- [DATA ENTRIES]:
## begin

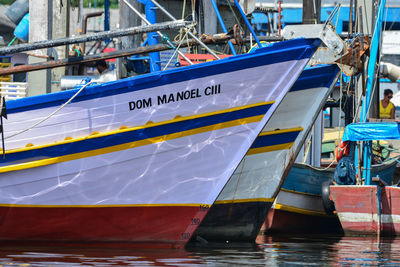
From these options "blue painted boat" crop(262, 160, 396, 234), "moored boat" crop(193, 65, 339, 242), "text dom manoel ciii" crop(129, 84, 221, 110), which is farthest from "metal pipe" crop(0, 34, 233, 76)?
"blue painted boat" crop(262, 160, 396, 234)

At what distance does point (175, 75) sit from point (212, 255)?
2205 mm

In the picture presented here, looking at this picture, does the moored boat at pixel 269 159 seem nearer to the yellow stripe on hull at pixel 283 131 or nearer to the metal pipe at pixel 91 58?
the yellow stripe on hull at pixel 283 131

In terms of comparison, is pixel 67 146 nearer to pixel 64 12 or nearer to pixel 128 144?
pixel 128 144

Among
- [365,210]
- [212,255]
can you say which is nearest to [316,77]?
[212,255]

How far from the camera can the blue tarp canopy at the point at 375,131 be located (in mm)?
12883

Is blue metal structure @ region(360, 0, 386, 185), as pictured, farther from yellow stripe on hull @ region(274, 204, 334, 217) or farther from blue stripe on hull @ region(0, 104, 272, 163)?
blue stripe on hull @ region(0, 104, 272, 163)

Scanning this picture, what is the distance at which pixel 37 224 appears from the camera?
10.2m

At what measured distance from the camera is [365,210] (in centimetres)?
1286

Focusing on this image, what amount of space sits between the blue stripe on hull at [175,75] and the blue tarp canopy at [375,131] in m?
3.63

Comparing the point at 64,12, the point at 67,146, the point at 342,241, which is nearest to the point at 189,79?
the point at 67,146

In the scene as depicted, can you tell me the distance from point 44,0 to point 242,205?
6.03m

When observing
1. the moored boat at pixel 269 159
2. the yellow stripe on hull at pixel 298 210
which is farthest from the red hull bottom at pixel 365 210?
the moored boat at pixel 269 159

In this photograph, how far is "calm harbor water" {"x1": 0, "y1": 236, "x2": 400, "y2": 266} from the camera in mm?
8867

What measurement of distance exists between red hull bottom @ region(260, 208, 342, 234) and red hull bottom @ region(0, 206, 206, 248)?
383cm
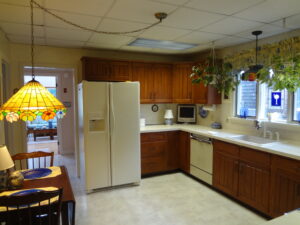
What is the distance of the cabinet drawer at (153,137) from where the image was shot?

## end

- [EXERCISE]:
Please rewrite all of the records above with "blue tarp canopy" replaced by "blue awning" wherever it occurs, changing nothing else. Leave the pictures out.

- [WRITTEN RESPONSE]:
From these options "blue painted boat" crop(262, 160, 396, 234), "moored boat" crop(193, 65, 339, 242), "text dom manoel ciii" crop(129, 84, 221, 110), which is farthest from "metal pipe" crop(0, 34, 233, 76)?
"blue painted boat" crop(262, 160, 396, 234)

At what distance does point (175, 75) sit from point (212, 255)?
2205 mm

In the picture presented here, looking at this picture, does the moored boat at pixel 269 159 seem nearer to the yellow stripe on hull at pixel 283 131 or nearer to the metal pipe at pixel 91 58?
the yellow stripe on hull at pixel 283 131

In terms of comparison, is pixel 67 146 nearer to pixel 64 12 or nearer to pixel 128 144?
pixel 128 144

Among
- [365,210]
- [212,255]
can you say which is nearest to [316,77]?
[212,255]

How far from the camera can the blue awning at the point at 375,131 be located (in mm)?
12883

Is blue metal structure @ region(360, 0, 386, 185), as pictured, farther from yellow stripe on hull @ region(274, 204, 334, 217) or farther from blue stripe on hull @ region(0, 104, 272, 163)?
blue stripe on hull @ region(0, 104, 272, 163)

Scanning this picture, what is the distance at which pixel 37 224 appears from the camera?
10.2m

At what measured distance from the camera is [365,210] (in centimetres)?
1286

Focusing on this image, what amount of space sits between the blue stripe on hull at [175,75] and the blue awning at [375,131] in m?
3.63

Comparing the point at 64,12, the point at 67,146, the point at 342,241, which is nearest to the point at 189,79?
the point at 67,146

In the scene as depicted, can you tell me the distance from point 44,0 to point 242,205?
6.03m

When observing
1. the moored boat at pixel 269 159
2. the yellow stripe on hull at pixel 298 210
which is farthest from the red hull bottom at pixel 365 210?
the moored boat at pixel 269 159

In this photograph, how far is "calm harbor water" {"x1": 0, "y1": 236, "x2": 400, "y2": 266} from the camera in mm?
8867

What measurement of distance exists between red hull bottom @ region(260, 208, 342, 234) and red hull bottom @ region(0, 206, 206, 248)?
383cm
What is the distance of the cabinet drawer at (153,137) from where the image was shot?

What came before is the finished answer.